I can’t wait to start her interview, as I know it’s more time I get to hear the great stories of our family; more importantly, it’ll be a document that can outwit time.





Fish Filet Lessons, Rocke Style

When I was kid, I was pretty “squeamish,” as my mom would say.  I hated the sight of blood, despised butchering day, and wouldn’t even consider touching a worm long enough to get it on my fishing hook.  I suppose this is probably par for the course for most girls, but as a “farm girl” with three brothers, I think the expectation was that I should be a little tougher.

This summer, my youngest brother, who is the closest person I’ll ever know to a real cowboy and professional fisherman, was catching and filleting fish in mass quantities at my sister’s lake house in central Illinois.  The family was all in town for the 4th of July, and what I assumed would be a leisure day in the hammock, turned in to a blood bath of catfish and walleye.
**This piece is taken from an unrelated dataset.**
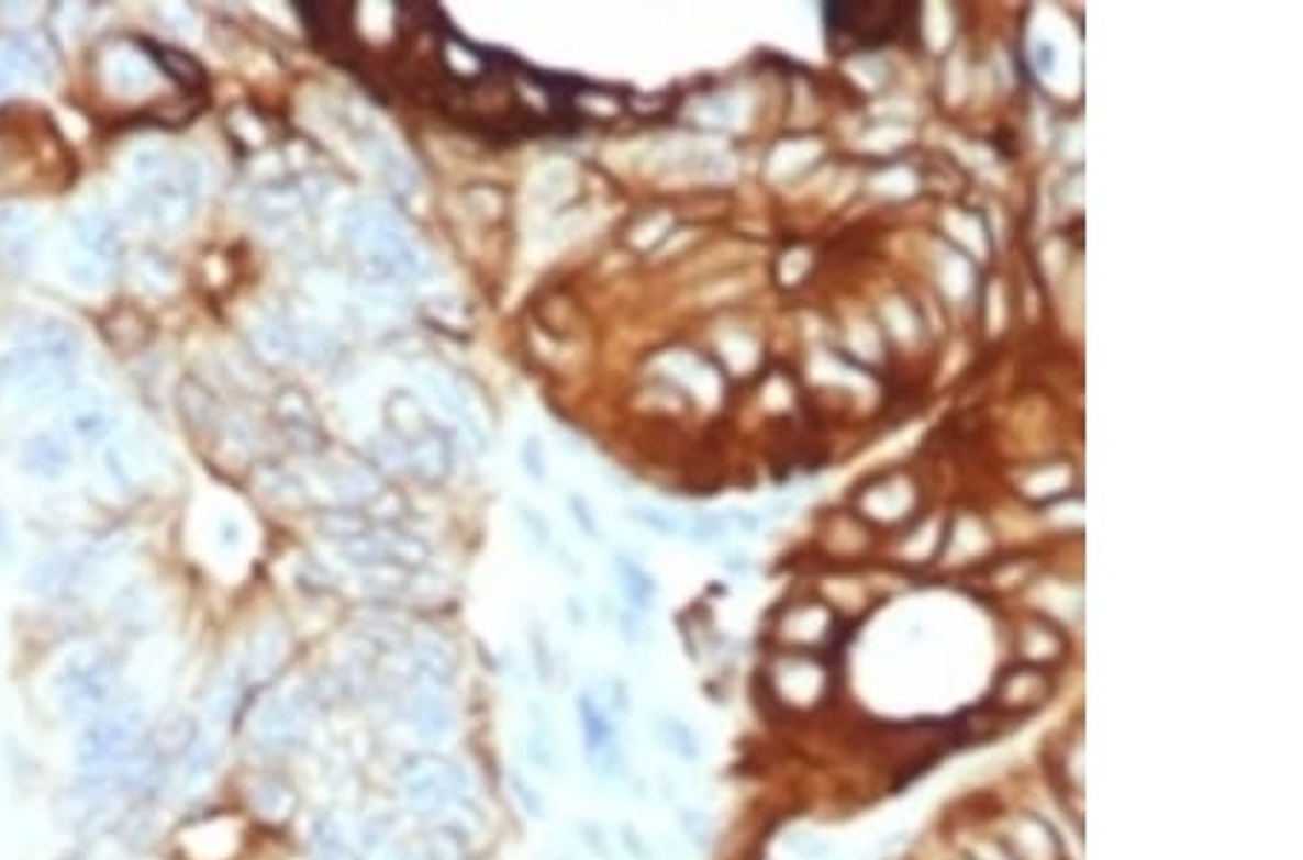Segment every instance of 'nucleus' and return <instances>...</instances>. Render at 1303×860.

I kept watching Jeff skillfully turn a flopping lake catch into two fine filets of dinner, and decided I really  needed to know how to do this, too.  I think he thought I was kidding when I asked him to teach me–my white ruffled skirt was trimmed in delicate lace, and I had a pretty fresh manicure, but I was ready to take over the knife.

I’ll spare the bloody details, but after a few rounds of coaching, I did a pretty decent job of prepping a good size catfish for the fryer.  It sounds terrible, but after I did a few, I wanted to filet every fish that was unfortunate enough to be hooked that day.  We dredged filets in this yummy cornmeal called “Fish Fry” and golden-fried fish all day.

I know I didn’t master something crazy hard, but I was oddly proud of myself, and felt like I added a “skill” to my arsenal that I just may need some day.  You know, just in case I ever get stuck in the wilderness with a stream and a knife.

I still have a pretty weak stomach and am certainly not signing up to help with butchering day ever again, but the next time we’re all gathered and fishing at my sister’s, maybe I’ll give the knife lessons. 🙂




Hodel’s Eggs and Chicken Candy Dishes


I was thrifting with my mother in law the other day and had an awesome discovery. I found a chicken candy dish, just like the ones that once that littered the coffee tables and dressers of both sides of my family. I’m not sure why my dad’s side ever embraced chickens because his dad was a bee keeper and decorated with all things honey and bees; it’s my mom’s side that has a fair explanation. My aunt, uncle, and cousins lived across the field from my parents and ran “Hodel’s Egg Farm” with some 10,000 chickens; my Aunt Janet was/is pretty hard core about her chicken accessories. I’ve been told that my memory isn’t as perfect as I think it is, but I’m pretty sure she even had chicken wall paper in her kitchen.

“Hodel’s Eggs” was a huge part of my childhood. My brothers and I used to ride our mustard yellow three wheeler through the pasture/field to my cousins to gather eggs a few days a week. It was my first job, as there’s no age minimum for collecting eggs at the bottom of the wire coops, pushing a cart full of egg trays, and sledging through a couple inches of chicken poop when the pits ran over. (The slope at the end of row three was always the worst.) At any rate, it was a smelly job and regardless of how I scrubbed when I got home, it was almost impossible to get that stench out of my skin and hair. (And I thought I didn’t have boyfriends because of my homemade clothes…)

The smelly chicken house has since been renovated into “The Coop,” a snazzy gathering place for our families that smells quite fresh and clean in spite of its former inhabitants. I’m thankful that gathering eggs is now a distant memory and smell, but appreciate that for a mere six dollars I have a chicken candy dish for my coffee table as another reminder of the farm(s) that shaped me. (Insert Miranda Lambert song here).